Makassar, Dari Sisi yang Berbeda

Tinjauan Buku:
Judul : Identitas Urban, Migrasi, dan Perjuangan Ekonomi-Politik di Makassar
Editor : M. Nurkhoiron dan Ruth Indiah Rahayu
Penerbit : Desantara Foundation
Cetakan : I, 2012
Ketebalan : viii+260 halaman
Kealternatifan sudut pandang yang ditawarkan buku ini membantu kita untuk belajar menyelami lebih dekat berbagai persoalan perkotaan yang intensitasnya kian masif. Suatu tantangan yang harus dihadapi Indonesia di masa depan.
Makassar merupakan sebuah kota besar di kawasan timur Indonesia yang mengalami pergulatan sejarah yang cukup panjang. Sejarah mencatat, di kota ini pernah berdiri Kerajaan Gowa Tallo yang dibangun bangsa Bugis-Makassar di abad 16. Hal ini, misalnya, ditunjukkan dengan keberadaan beberapa situs penting yang dimiliki kota ini. Selain menjadi bukti kebesaran, banyak di antara bangunan tua itu juga menjadi saksi bisu kegigihan bangsa Bugis Makassar melawan kolonialisme. Salah satunya adalah Benteng Somba Opu.
Menjelang empat abad usianya, kota yang saat ini memilki luas 175,77 kilometer persegi dihuni 1,5 juta jiwa. Dengan demikian, Makassar adalah salah satu kota terbesar setelah Jakarta, bahkan ditangarai sebagai kota paling ramai dan terpadat di Indonesia bagian timur.
Slogan “Makassar Menuju Kota Global” menunjukkan globalisasi juga mempengaruhi dinamika perkembangan suatu kota seperti Makassar. Buktinya, pertumbuhan ekonomi sebagai salah satu mantra globalisasi menjadi orientasi pembangunan kota. Makassar di abad 21 juga turut hanyut diterpa arus urbanisasi yang nyaris tak terbendung. Urbanisasi dan pembangunan kota yang berorientasi pertumbuhan ekonomi memang merupakan hal yang jamak. Keduanya telah lama menandai karakter pembangunan kota-kota besar di Indonesia, terlebih di Jawa. Persoalannya, apakah berbagai kenyataan baru tersebut menciptakan kehidupan manusiawi yang memuaskan di perkotaan seperti Makassar?

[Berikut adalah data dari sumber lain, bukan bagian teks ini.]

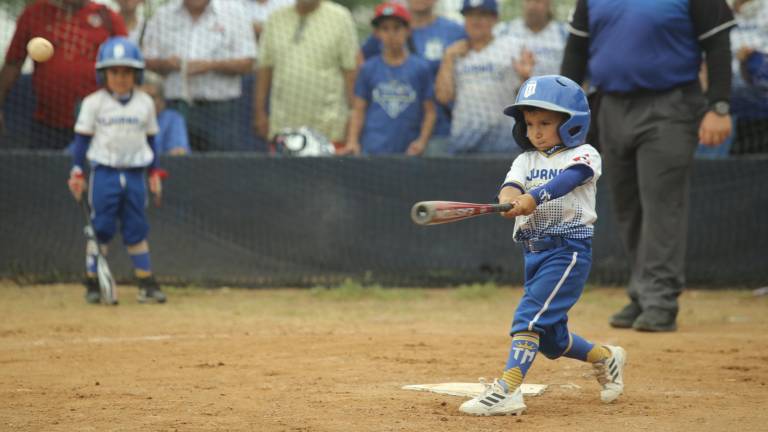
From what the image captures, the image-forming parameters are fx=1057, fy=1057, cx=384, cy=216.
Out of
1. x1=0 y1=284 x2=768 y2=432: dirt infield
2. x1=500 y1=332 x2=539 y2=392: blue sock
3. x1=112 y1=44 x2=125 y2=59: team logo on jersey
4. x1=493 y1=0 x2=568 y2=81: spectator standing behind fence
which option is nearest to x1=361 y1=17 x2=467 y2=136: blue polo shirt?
x1=493 y1=0 x2=568 y2=81: spectator standing behind fence

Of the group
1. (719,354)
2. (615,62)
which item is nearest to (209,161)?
(615,62)

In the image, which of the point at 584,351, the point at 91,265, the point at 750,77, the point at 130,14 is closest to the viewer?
the point at 584,351

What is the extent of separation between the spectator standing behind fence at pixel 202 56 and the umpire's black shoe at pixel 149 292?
6.94 ft

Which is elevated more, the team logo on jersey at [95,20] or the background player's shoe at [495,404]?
the team logo on jersey at [95,20]

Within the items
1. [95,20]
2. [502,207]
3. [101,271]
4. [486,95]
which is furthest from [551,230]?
[95,20]

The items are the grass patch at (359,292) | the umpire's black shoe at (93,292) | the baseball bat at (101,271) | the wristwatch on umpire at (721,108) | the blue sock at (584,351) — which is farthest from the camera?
the grass patch at (359,292)

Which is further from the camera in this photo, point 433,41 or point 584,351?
point 433,41

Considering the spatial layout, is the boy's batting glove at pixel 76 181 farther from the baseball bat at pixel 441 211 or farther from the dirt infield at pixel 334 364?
the baseball bat at pixel 441 211

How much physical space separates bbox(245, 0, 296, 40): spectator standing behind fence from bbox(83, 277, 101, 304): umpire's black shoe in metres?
3.37

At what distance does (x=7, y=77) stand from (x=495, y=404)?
7.41 m

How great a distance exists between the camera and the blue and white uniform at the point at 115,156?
27.9 feet

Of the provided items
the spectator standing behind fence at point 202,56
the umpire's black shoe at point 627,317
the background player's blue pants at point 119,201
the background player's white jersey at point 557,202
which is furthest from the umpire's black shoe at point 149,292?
the background player's white jersey at point 557,202

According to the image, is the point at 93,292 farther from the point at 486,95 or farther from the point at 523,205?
the point at 523,205

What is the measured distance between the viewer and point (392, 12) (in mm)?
10031
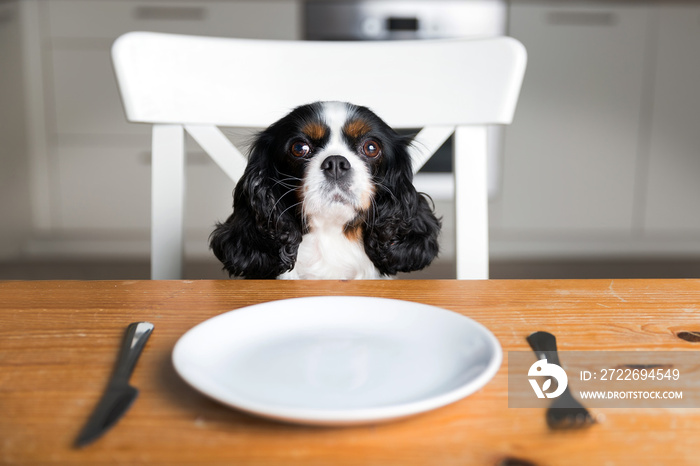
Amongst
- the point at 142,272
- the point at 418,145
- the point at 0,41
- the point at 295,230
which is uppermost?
the point at 0,41

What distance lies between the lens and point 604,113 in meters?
2.54

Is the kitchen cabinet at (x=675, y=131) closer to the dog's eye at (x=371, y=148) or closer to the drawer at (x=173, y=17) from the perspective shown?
the drawer at (x=173, y=17)

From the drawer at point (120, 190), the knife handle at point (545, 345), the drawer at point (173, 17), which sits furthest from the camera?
the drawer at point (120, 190)

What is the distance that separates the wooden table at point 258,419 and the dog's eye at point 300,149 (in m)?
0.45

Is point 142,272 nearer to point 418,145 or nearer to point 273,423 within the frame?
point 418,145

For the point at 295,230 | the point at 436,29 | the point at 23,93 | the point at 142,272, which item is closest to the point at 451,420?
the point at 295,230

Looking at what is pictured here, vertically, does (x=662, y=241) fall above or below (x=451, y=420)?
below

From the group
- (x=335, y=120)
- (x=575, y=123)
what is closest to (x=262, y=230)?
(x=335, y=120)

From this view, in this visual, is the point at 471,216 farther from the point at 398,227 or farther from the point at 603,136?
the point at 603,136

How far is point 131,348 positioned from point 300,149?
2.02 feet

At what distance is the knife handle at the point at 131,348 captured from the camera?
0.41 meters

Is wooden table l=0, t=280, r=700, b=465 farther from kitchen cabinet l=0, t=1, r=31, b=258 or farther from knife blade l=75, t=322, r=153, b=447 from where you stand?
kitchen cabinet l=0, t=1, r=31, b=258

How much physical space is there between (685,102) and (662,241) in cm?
63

Jelas, pertumbuhan ekonomi yang tinggi akan memacu kota-kota di Indonesia untuk tumbuh menjadi pusat-pusat ekonomi. Sesuatu yang pada gilirannya disusul oleh bangkitnya kelas menengah baru dan euforia konsumsi di satu sisi, tapi di sisi lain semakin lebarnya tingkat kesenjangan sebagaimana tampak dari meningkatnya kelompok gelandangan, pedagang informal, dan kaum marjinal lainnya. Itulah yang oleh Paul Hirst disebut paradoks globalisasi. Dan sebagaimana ditunjukkan buku ini, wajah Makassar kontemporer secara telanjang memunculkan paradoks tersebut.
Pokok itulah yang kira-kira ingin disampaikan oleh buku Identitas Urban, Migrasi dan Perjuangan Ekonomi-Politik di Makassar. Buku ini sangat membantu kita untuk melihat situasi Makassar dalam terang masa kini. Berbagai uraian dalam buku ini menawarkan beragam topik dan perspektif yang mengajak kita berkeliling kota untuk melihat Makassar secara lebih utuh. Dari sini kita bisa melihat Makassar tidak terlepas dari gesekan-gesekan dalam banyak segi, baik spasial, ekonomi, sosial maupun kultural.
Sejatinya, buku yang disunting oleh M. Nurkhoiron dan Ruth Indiah Rahayu ini menghimpun tujuh tulisan para peneliti muda Makassar. Masing-masing di antara mereka mengambil aspek yang berbeda dari kota Makassar sebagai fokus pembahasannya. Tapi setiap tema yang diangkat dapat dikatakan tidak saja mencerminkan kompleksitas problematika kota Makassar, tetapi juga kota-kota besar lain di Indonesia pada umumnya. Menariknya, mereka menjadikan berbagai pihak yang rentan gerhadap pergesekan dan jarang didiskusikan dalam kajian urbanitas dan perkotaan ini sebagai subjek utama penelitian ini. Dengan menggunakan metode etnografi, sejarah lisan, dan sejarah sosial, mereka melakukan penelitian lapangan dengan menjumpai orang-orang yang selama ini tidak tercatat dalam buku-buku kebijakan perkotaan itu.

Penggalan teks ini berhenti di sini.